▶ Instructions to follow: Lay out everything from the line containing "As this photograph" down to the final line as a JSON list of strings, one string per line, with blank lines left out.

(Saved entries)

---

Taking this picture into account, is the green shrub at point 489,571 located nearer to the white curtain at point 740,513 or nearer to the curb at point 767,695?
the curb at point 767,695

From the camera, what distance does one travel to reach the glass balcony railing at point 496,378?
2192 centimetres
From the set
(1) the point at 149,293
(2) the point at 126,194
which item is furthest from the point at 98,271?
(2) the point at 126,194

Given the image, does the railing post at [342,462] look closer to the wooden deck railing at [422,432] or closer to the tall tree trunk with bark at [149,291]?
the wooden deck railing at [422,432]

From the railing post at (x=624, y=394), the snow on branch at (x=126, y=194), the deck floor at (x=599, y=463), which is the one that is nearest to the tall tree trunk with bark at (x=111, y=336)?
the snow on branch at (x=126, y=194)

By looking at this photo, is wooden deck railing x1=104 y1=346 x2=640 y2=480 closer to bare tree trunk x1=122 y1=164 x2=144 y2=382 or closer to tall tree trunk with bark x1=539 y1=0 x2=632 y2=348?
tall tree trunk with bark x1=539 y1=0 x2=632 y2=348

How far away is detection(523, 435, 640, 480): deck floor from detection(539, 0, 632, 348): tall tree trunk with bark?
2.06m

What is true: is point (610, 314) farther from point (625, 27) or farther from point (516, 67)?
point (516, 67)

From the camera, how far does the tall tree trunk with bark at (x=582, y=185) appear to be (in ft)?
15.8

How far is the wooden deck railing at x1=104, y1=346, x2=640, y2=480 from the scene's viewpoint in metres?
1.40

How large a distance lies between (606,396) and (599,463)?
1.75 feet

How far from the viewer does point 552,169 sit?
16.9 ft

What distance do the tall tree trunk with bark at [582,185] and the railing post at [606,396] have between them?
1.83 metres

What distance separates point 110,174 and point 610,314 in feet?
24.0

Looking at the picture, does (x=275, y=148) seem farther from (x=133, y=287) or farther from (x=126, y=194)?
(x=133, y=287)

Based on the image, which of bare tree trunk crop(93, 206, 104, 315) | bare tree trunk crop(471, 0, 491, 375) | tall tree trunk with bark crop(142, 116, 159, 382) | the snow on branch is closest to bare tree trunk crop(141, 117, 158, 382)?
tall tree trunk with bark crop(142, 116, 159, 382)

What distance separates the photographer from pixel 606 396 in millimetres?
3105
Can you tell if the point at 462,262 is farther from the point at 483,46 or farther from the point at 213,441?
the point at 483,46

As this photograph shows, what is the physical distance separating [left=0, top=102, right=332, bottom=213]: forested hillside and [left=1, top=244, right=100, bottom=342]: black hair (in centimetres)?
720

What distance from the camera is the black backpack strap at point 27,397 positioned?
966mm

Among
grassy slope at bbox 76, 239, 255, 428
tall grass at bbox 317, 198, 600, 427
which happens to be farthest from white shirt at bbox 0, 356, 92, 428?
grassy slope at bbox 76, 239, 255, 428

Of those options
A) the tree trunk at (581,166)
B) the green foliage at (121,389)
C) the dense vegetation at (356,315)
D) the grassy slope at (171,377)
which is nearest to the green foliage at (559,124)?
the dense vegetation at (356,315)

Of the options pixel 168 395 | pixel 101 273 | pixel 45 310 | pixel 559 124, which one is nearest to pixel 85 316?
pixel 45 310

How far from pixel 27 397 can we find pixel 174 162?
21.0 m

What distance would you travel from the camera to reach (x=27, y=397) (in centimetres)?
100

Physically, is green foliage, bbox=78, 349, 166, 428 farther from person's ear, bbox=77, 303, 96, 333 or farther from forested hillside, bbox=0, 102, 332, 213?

---

▶ Answer to the exercise:
[
  "As this photograph shows, what is the physical distance separating [left=0, top=102, right=332, bottom=213]: forested hillside and [left=1, top=244, right=100, bottom=342]: black hair (in centimetres)?",
  "720",
  "What distance from the camera is the black backpack strap at point 27,397 positioned?",
  "966mm",
  "Among",
  "grassy slope at bbox 76, 239, 255, 428",
  "tall grass at bbox 317, 198, 600, 427",
  "which happens to be farthest from white shirt at bbox 0, 356, 92, 428?",
  "grassy slope at bbox 76, 239, 255, 428",
  "Of those options",
  "A) the tree trunk at (581,166)",
  "B) the green foliage at (121,389)",
  "C) the dense vegetation at (356,315)",
  "D) the grassy slope at (171,377)",
  "which is nearest to the green foliage at (559,124)?",
  "the dense vegetation at (356,315)",
  "Of the options pixel 168 395 | pixel 101 273 | pixel 45 310 | pixel 559 124, which one is nearest to pixel 85 316?",
  "pixel 45 310",
  "How far from pixel 27 397 can we find pixel 174 162?",
  "21.0 m",
  "What distance would you travel from the camera to reach (x=27, y=397) (in centimetres)?",
  "100",
  "Physically, is green foliage, bbox=78, 349, 166, 428 farther from person's ear, bbox=77, 303, 96, 333 or farther from forested hillside, bbox=0, 102, 332, 213?"
]